While Philip Morris talked about “an important scale-enhancing opportunity,” this deal is really all about snacking. America has become a Snack Food Nation. More than ever, “meals” are being consumed behind the wheel of a car in what food-industry experts call “dashboard dining.” Americans wolfed down $50 billion in snacks last year, enabling the junk-food business to grow at 4 percent, twice the rate of the food industry in general. And no company is better situated to take advantage of that craving than Nabisco. It makes America’s favorite cookie (Oreo), cracker (Ritz), peanut (Planters) and hard candy (Life Savers). The Nabisco brands are expected to supercharge Philip Morris’s giant Kraft Foods division, which has a pantry full of slow-growth cheeses and aging brands like Jell-O, Oscar Mayer and Maxwell House coffee. The combination of Nabisco and Kraft creates the most profitable food company on earth, with projected earnings of nearly $6 billion and revenues of $35 billion.
Amid this triumph of noshing, though, more than just the bottom line is getting fat. “Look at the waistlines of America, and you can see snacking is a growth business,” says John McMillin, food analyst for Prudential Securities. The rate of obesity in the United States soared by 50 percent in the last decade, with nearly one in five Americans now seriously overweight. Poor diet and lack of exercise is second only to cigarette smoking as a leading cause of death in America.
But the country’s propensity to pig out plays to Nabisco’s strengths. As makers of healthy foods like Campbell Soup and Kellogg’s struggle to adapt their sit-down meals to America’s deteriorating diet, Nabisco has thrived by reviving indulgent old favorites like Cheese Nips, which contain 150 calories and 6 grams of fat per serving of 29 nips. A decade ago when the masses embraced healthy eating briefly, Nabisco managed to score big by introducing SnackWell’s fat-free cookies and crackers. For a time, grocers couldn’t keep them in stock, but they eventually fell out of favor. “People became sick of biscuits that tasted like cardboard,” says Goldman Sachs food analyst Romitha Mally. These days SnackWell’s aren’t selling so well, even after Nabisco boosted the fat content to improve the taste. But the rest of Nabisco’s sugary and salty lineup is selling briskly.

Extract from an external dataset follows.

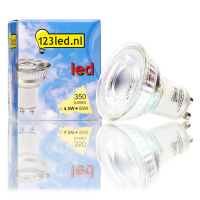 123led GU10 Sfeerdim led-spot dimbaar 4.5W (50W)  LDR01560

Now that Philip Morris is gobbling up Nabisco, one of America’s most storied business dramas is coming to an end. More than a decade ago, a bruising Wall Street bidding war led to the leveraged buyout of RJR Nabisco, which became the exclamation point on the go-go ’80s and spawned a best-selling book, “Barbarians at the Gate.” But being yoked to the R.J. Reynolds tobacco company hobbled Nabisco. As tobacco lawsuits sapped RJR’s focus and resources, food sales suffered and the 102-year-old biscuit company’s fabled new-product machine ground to a halt. Even as Nabisco’s fortunes rose on the snack craze, it suffered from guilt by association with the tobacco business and received little credit from Wall Street. Kraft, too, has been tainted by its connection to Philip Morris, maker of Marlboro cigarettes.
Philip Morris plans to spin off a portion of Kraft-Nabisco to put food at a safe distance from tobacco. Wall Street is hoping Philip Morris will eventually give Kraft-Nabisco full independence. “Then they can finally get rid of that tobacco albatross,” says industry watcher Bob Messenger, editor of Food Trends Newsletter. But never mind the stockholders. A hungry nation sees the pairing of Kraft’s Velveeta processed cheese and Nabisco’s buttery Ritz crackers as a marriage made in junk-food heaven. For snackers everywhere, this deal is fat city.